I believe I got this idea from a fellow art teacher on one of the several art discussion lists to which I belong. Paper use is always an issue in my art room. Kids are always "messing up" and in need of a new piece of paper. This problem is two-fold: One, While I want kids to have the freedom to start anew when they make serious mistakes, I also want to encourage my students to finish what they start. And even though I do want my students to view their work with a critical eye, I don't want them to be so self-critical (such as "I suck" or "This stinks") that a simple "mistake" is enough of a reason to quit what they are doing and start over. Rather, I want them to work through their "mistakes." I don't like seeing them give up on themselves so easily.

Two, I simply don't like seeing kids use so much paper unnecessarily (particularly when we're all facing such huge budgetary restrictions). I've found many papers in the recycle bin with just a few scribbles on them or just a dab of paint. One can go through a lot of paper this way! Enter - GOOSe paper.

GOOSe paper is paper that is headed for the recycle bin. It's Good On One Side paper. It can be used for drawing or painting. I started using it last year and the kids were only slightly resistant at first. However, since the beginning of this year, we've only used GOOSe paper for drawing and many kids use GOOSe paper for their paintings as well.

I collect the GOOSe paper from teachers (and have a collection bin in the teacher's work room) and store it on various shelves in my room. It's a small thing but one that I have found very useful. I'd love to hear your thoughts and would especially love to hear if others use GOOSe paper in their rooms as well.


  1. I really like that idea! I cringe at the thought of how much paper my students waste; we have been working on breaking their bad habits. I will try this for sure!

  2. I love this paper! It's good for so many things besides drawing practice. It's great to paint on when you want to cut and collage because it's thin enough to glue well. Cut it into squares and it makes great origami paper - because it's printed on one side you can tell one side from the other! And remember - "Take a mistake and make it great!"

  3. Thanks for the comments. Funny story about GOOSe paper: several goose papers had math problems on the back. I've had several students first do the math problems and then draw on the other side! ;)

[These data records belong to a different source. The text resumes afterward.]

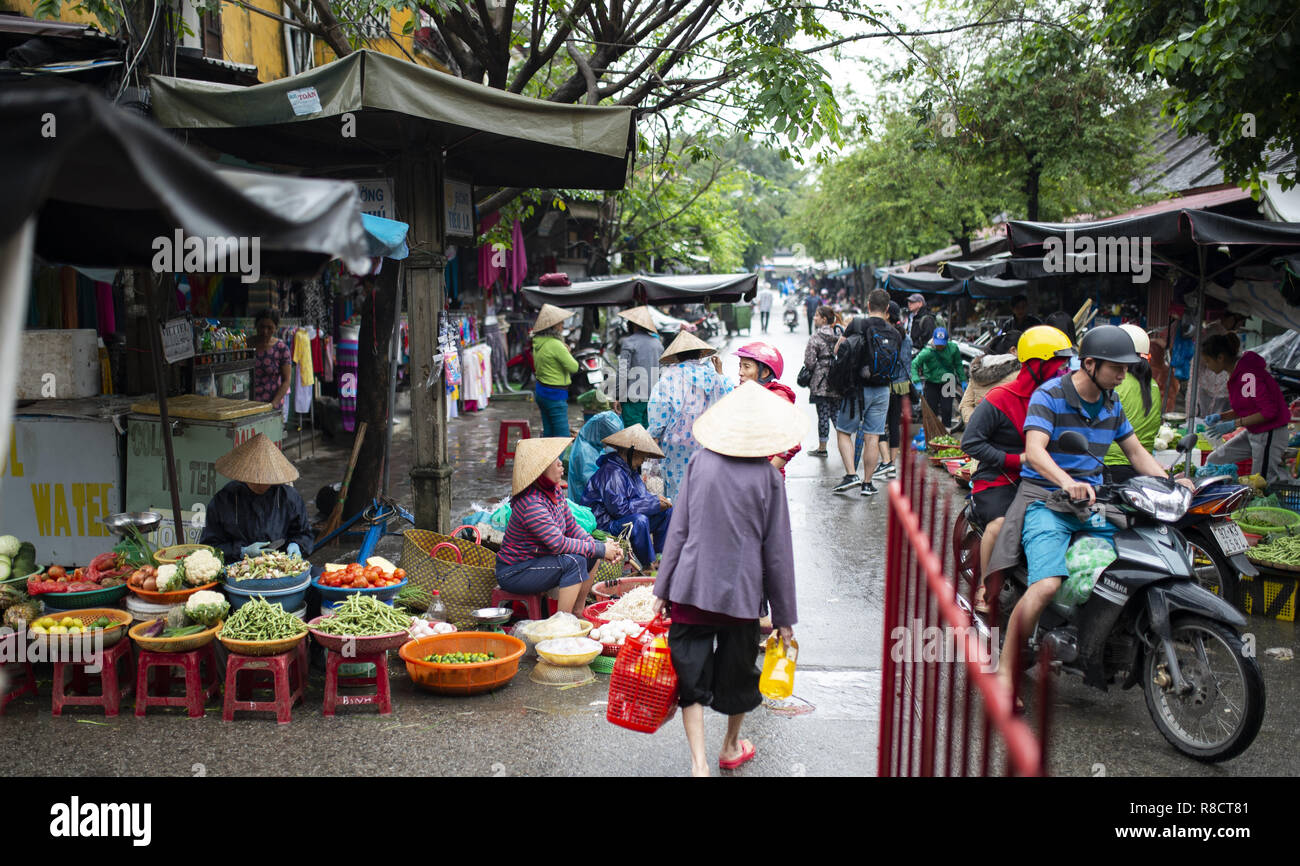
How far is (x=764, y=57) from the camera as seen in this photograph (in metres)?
9.14

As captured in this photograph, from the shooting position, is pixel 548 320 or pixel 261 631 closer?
pixel 261 631

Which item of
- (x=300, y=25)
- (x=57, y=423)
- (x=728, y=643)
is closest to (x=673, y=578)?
(x=728, y=643)

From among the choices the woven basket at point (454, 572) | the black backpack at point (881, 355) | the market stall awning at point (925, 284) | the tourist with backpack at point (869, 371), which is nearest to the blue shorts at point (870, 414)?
the tourist with backpack at point (869, 371)

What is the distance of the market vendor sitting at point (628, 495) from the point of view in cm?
745

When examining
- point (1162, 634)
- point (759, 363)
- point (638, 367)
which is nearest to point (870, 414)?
point (638, 367)

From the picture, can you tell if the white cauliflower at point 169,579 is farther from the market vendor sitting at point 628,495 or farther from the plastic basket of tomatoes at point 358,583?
the market vendor sitting at point 628,495

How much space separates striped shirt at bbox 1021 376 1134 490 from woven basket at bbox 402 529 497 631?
341 centimetres

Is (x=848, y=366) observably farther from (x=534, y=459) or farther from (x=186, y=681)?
(x=186, y=681)

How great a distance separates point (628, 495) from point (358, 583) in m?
2.37

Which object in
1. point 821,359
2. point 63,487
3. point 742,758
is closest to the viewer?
point 742,758

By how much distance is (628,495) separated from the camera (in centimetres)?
748

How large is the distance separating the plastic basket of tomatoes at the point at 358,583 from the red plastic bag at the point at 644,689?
192cm

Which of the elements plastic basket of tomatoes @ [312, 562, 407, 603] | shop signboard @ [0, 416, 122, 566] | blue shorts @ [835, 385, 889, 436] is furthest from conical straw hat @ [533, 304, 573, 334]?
plastic basket of tomatoes @ [312, 562, 407, 603]

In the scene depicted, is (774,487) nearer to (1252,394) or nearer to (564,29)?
(1252,394)
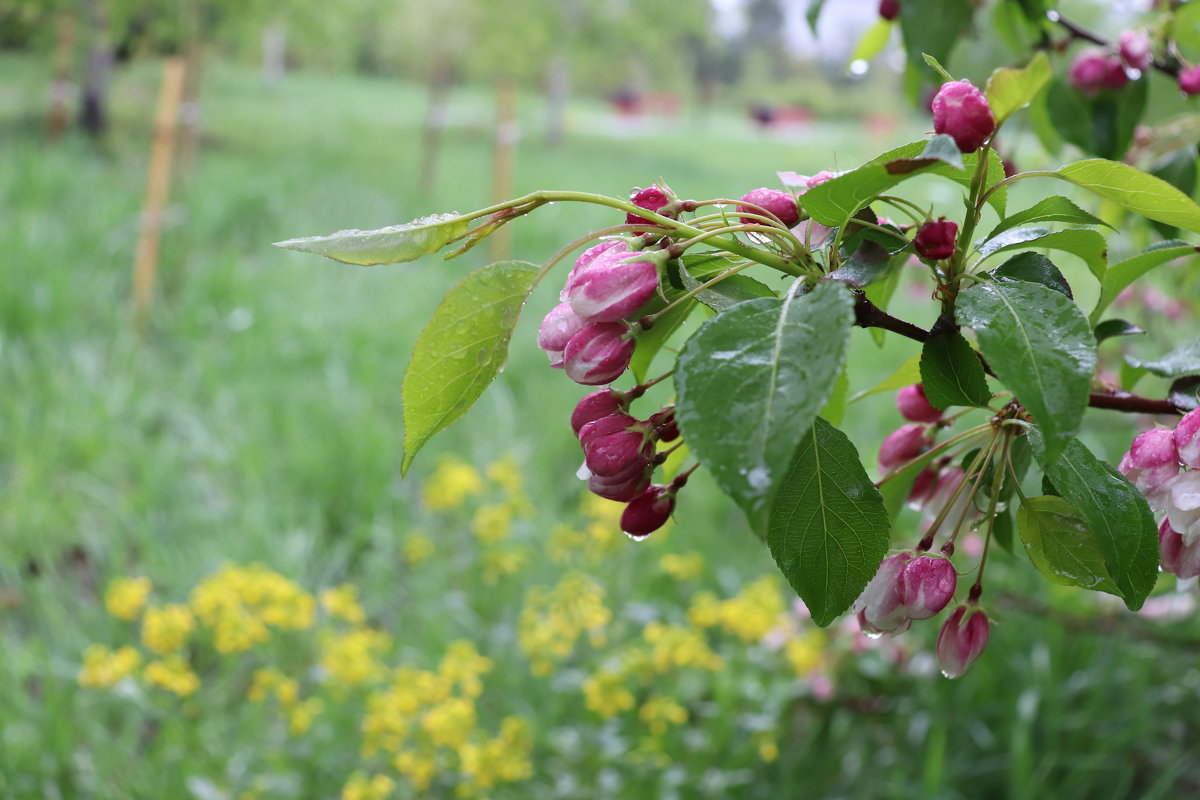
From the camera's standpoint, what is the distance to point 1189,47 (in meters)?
0.69

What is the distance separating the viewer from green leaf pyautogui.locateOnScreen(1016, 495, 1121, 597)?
1.16ft

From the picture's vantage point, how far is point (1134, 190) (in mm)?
341

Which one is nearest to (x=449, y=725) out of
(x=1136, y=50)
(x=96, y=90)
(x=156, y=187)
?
(x=1136, y=50)

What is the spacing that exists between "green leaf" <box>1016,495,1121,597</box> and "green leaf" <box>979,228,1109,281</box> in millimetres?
87

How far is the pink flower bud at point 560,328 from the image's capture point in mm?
343

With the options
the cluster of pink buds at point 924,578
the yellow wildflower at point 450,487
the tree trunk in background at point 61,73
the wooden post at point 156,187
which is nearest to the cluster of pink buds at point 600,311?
the cluster of pink buds at point 924,578

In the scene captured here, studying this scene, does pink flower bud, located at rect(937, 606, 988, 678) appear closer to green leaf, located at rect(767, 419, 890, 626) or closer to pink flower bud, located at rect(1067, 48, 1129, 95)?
green leaf, located at rect(767, 419, 890, 626)

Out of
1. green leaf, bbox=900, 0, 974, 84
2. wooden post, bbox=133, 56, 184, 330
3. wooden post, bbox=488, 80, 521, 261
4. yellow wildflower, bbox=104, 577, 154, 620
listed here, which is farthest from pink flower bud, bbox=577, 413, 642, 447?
wooden post, bbox=488, 80, 521, 261

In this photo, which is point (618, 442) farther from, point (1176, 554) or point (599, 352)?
point (1176, 554)

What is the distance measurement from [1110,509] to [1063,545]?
3cm

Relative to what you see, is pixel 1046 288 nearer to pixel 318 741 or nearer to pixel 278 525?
pixel 318 741

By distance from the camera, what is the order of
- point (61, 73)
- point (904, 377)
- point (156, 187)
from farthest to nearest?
point (61, 73) → point (156, 187) → point (904, 377)

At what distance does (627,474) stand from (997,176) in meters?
0.16

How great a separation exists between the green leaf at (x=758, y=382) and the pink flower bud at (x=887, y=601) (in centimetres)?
14
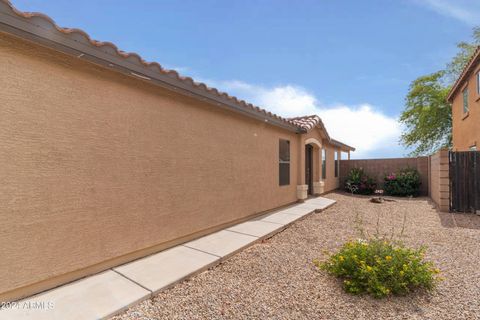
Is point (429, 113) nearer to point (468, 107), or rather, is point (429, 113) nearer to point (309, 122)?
point (468, 107)

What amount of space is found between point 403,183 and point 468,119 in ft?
13.4

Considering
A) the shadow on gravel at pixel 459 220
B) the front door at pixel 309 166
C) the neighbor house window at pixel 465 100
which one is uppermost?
the neighbor house window at pixel 465 100

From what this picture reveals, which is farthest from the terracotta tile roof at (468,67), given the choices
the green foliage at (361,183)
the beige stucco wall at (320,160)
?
the green foliage at (361,183)

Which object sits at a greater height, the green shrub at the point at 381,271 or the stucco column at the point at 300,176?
the stucco column at the point at 300,176

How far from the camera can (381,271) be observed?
2.97 metres

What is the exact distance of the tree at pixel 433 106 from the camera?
73.4ft

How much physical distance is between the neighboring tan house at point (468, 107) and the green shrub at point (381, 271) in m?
9.17

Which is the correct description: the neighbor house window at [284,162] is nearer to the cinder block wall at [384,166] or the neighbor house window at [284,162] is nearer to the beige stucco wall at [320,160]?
the beige stucco wall at [320,160]

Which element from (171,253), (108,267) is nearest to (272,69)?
(171,253)

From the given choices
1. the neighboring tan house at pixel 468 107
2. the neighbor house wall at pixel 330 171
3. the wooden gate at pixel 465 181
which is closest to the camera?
the wooden gate at pixel 465 181

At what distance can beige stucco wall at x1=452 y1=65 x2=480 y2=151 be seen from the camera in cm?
889

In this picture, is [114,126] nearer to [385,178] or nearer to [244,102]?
[244,102]

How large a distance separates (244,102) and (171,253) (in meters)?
3.95

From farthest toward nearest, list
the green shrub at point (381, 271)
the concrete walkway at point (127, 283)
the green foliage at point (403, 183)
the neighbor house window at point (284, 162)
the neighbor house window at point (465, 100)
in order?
the green foliage at point (403, 183), the neighbor house window at point (465, 100), the neighbor house window at point (284, 162), the green shrub at point (381, 271), the concrete walkway at point (127, 283)
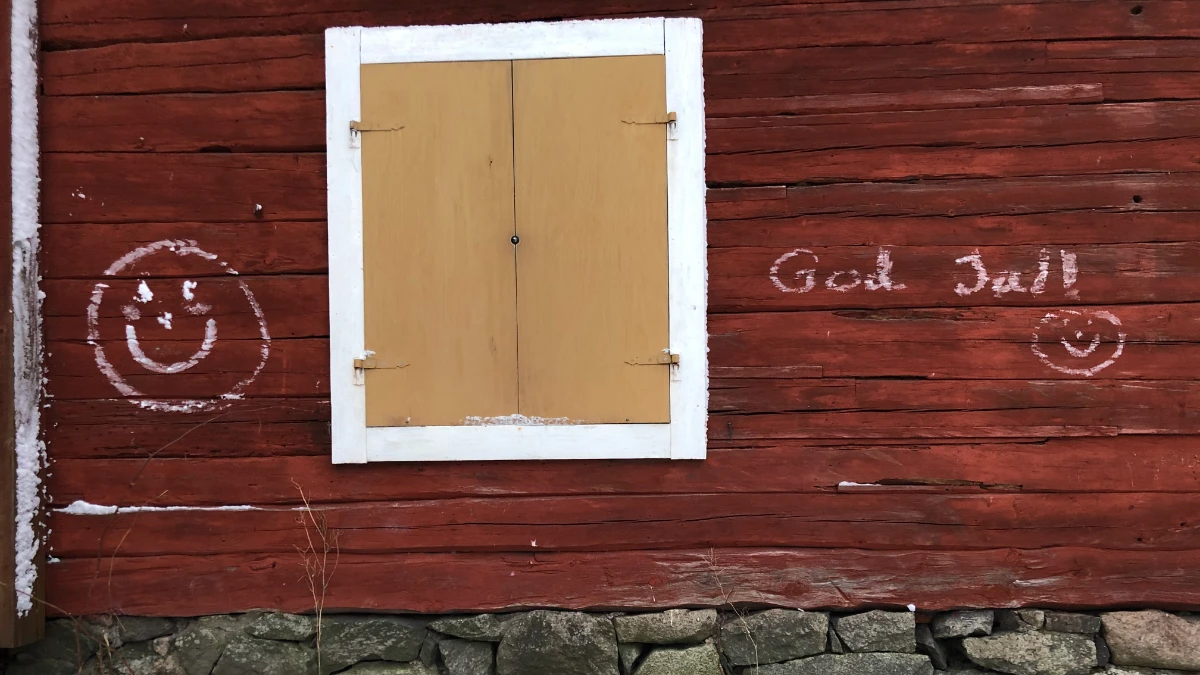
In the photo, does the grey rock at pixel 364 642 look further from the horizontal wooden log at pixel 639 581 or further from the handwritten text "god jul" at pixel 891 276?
the handwritten text "god jul" at pixel 891 276

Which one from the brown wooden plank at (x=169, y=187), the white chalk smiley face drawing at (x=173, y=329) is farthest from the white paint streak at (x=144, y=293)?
the brown wooden plank at (x=169, y=187)

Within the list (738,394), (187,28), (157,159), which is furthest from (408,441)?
(187,28)

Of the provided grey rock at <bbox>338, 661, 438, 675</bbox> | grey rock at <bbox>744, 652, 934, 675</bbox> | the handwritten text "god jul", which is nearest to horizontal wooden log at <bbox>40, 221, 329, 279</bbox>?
grey rock at <bbox>338, 661, 438, 675</bbox>

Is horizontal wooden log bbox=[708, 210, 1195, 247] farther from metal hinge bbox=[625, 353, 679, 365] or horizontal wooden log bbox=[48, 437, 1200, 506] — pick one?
horizontal wooden log bbox=[48, 437, 1200, 506]

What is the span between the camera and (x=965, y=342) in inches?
97.6

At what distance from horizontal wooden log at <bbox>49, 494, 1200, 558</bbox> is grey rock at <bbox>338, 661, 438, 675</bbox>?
43 cm

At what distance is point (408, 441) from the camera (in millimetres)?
2480

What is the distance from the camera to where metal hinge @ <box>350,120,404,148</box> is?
247 centimetres

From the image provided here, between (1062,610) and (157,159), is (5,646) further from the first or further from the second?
(1062,610)

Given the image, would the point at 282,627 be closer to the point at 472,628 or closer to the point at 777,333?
the point at 472,628

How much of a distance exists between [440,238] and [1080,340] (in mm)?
2415

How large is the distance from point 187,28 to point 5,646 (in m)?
2.37

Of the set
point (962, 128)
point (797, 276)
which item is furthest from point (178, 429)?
point (962, 128)

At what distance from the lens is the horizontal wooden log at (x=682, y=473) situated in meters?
2.47
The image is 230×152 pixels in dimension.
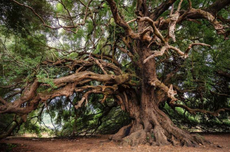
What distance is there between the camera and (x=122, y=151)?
4.03m

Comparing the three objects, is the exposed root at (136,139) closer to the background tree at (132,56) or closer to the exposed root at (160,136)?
the background tree at (132,56)

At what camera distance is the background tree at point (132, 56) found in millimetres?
3834

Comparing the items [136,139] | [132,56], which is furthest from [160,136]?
[132,56]

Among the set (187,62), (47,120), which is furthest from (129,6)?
(47,120)

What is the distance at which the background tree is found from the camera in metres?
3.83

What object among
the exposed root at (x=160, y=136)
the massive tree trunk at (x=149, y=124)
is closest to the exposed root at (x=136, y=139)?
the massive tree trunk at (x=149, y=124)

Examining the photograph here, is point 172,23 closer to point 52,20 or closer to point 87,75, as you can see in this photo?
point 87,75

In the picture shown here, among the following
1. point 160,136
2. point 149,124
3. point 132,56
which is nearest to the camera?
point 160,136

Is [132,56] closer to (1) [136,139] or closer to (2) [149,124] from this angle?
(2) [149,124]

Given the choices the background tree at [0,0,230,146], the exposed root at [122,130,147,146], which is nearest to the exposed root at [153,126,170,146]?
the background tree at [0,0,230,146]

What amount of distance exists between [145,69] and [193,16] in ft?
7.22

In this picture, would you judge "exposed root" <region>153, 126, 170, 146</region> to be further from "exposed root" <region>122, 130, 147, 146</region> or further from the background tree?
"exposed root" <region>122, 130, 147, 146</region>

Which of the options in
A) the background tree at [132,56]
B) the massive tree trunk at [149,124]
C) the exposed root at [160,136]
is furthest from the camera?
the massive tree trunk at [149,124]

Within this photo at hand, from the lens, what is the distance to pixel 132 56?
6133mm
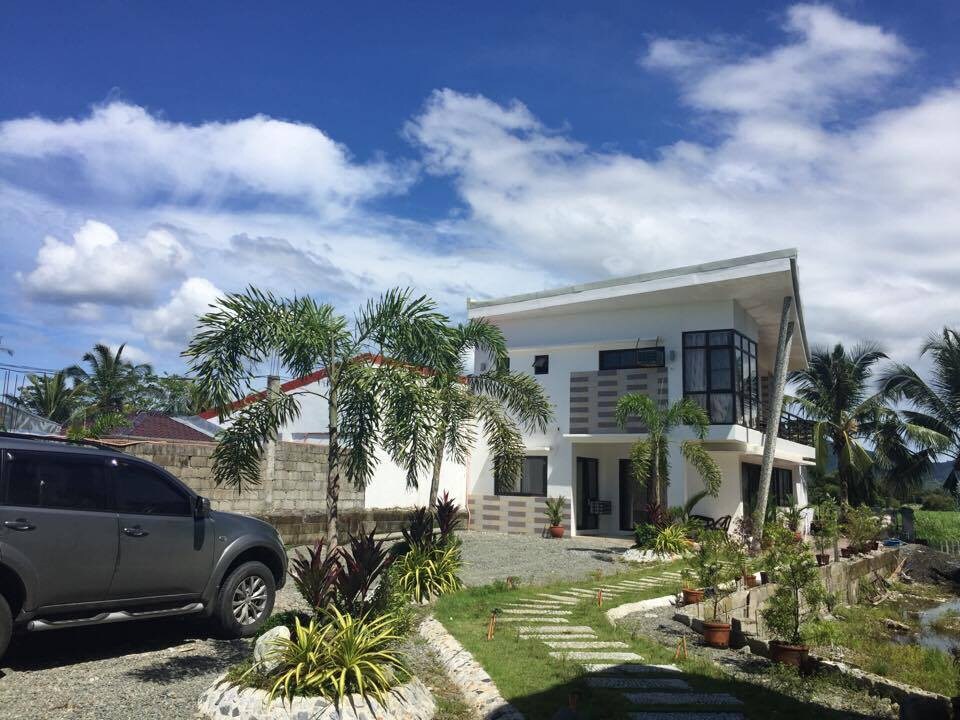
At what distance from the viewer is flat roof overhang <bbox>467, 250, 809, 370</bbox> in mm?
20250

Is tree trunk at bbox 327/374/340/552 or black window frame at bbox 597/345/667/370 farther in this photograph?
black window frame at bbox 597/345/667/370

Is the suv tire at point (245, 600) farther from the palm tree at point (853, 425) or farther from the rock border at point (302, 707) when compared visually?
the palm tree at point (853, 425)

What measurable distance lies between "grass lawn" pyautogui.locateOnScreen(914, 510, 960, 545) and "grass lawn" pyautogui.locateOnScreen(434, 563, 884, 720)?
1094 inches

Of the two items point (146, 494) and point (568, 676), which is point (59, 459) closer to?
point (146, 494)

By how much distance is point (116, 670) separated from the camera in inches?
268

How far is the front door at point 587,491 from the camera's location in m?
24.1

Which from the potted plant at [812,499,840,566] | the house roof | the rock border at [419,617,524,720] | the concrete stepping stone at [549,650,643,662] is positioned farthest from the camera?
the house roof

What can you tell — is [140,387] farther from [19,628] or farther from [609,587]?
[19,628]

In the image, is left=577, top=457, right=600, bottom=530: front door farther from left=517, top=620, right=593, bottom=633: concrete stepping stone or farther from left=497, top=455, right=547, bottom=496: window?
left=517, top=620, right=593, bottom=633: concrete stepping stone

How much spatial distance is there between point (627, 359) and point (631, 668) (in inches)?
641

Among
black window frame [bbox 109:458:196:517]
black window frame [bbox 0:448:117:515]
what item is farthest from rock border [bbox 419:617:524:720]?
black window frame [bbox 0:448:117:515]

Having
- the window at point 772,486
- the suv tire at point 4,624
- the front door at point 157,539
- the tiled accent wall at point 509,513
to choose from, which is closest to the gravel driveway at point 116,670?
the suv tire at point 4,624

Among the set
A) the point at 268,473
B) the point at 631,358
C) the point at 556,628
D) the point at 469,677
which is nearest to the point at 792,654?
the point at 556,628

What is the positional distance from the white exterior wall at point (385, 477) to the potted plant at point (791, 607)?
429 inches
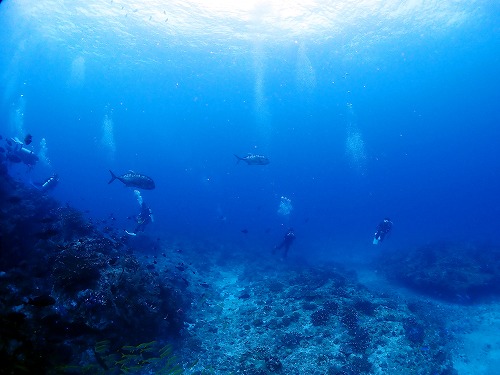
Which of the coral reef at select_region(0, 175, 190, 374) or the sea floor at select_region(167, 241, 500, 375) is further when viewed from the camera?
the sea floor at select_region(167, 241, 500, 375)

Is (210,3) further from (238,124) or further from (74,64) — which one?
Answer: (238,124)

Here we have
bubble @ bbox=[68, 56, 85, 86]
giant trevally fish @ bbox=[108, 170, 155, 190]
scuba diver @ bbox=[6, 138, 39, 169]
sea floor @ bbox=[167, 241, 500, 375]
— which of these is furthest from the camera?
bubble @ bbox=[68, 56, 85, 86]

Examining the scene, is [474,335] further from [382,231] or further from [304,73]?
[304,73]

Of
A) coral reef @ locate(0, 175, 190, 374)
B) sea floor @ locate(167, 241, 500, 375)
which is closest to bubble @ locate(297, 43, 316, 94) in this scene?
sea floor @ locate(167, 241, 500, 375)

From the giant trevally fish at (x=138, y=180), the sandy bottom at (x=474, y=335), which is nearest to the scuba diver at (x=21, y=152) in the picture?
the giant trevally fish at (x=138, y=180)

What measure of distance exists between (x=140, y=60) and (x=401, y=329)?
54198mm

  4. I like to use other teachers' misprints or copies for paper mache-- works way better than newspaper and I tell them to put the ink side down after it is torn in strips. (liquid laundry starch for our 'goo')
    I also teach a 25 minute "Life Explore" class called 'recycled art'--and we make use of EVERYTHING. It's fun because I can change it every 4 weeks with a new group of students...using styrofoam meat trays for simple printmaking, old wool sweaters for hand-sewn mittens, torn tan/green rags for ghillie suts and an old tux for a painted day of the dead/beetlejuice outfit...we use maps, coffee filters, cardboard, yarn, fabric strips...and have a great time! Kids that normal don't get to have art at least can be a little creative at no cost!
    Thanks for listening to my ramble...

  5. Goose paper! That's great! I am always searching through the recycling bin near the copier to find scrap paper! The secretary knows what I want! The kids are going to get a kick out of the new name! It will encourage them to use it and tell their teachers to save it for us and for their classrooms as well. Thanks for the laugh and the name!

  6. Thanks for the comment! I've gotten a lot of mileage with GOOSe paper. So far this year I've used tons of paper but no copy paper. The kids are just fine using GOOSe paper.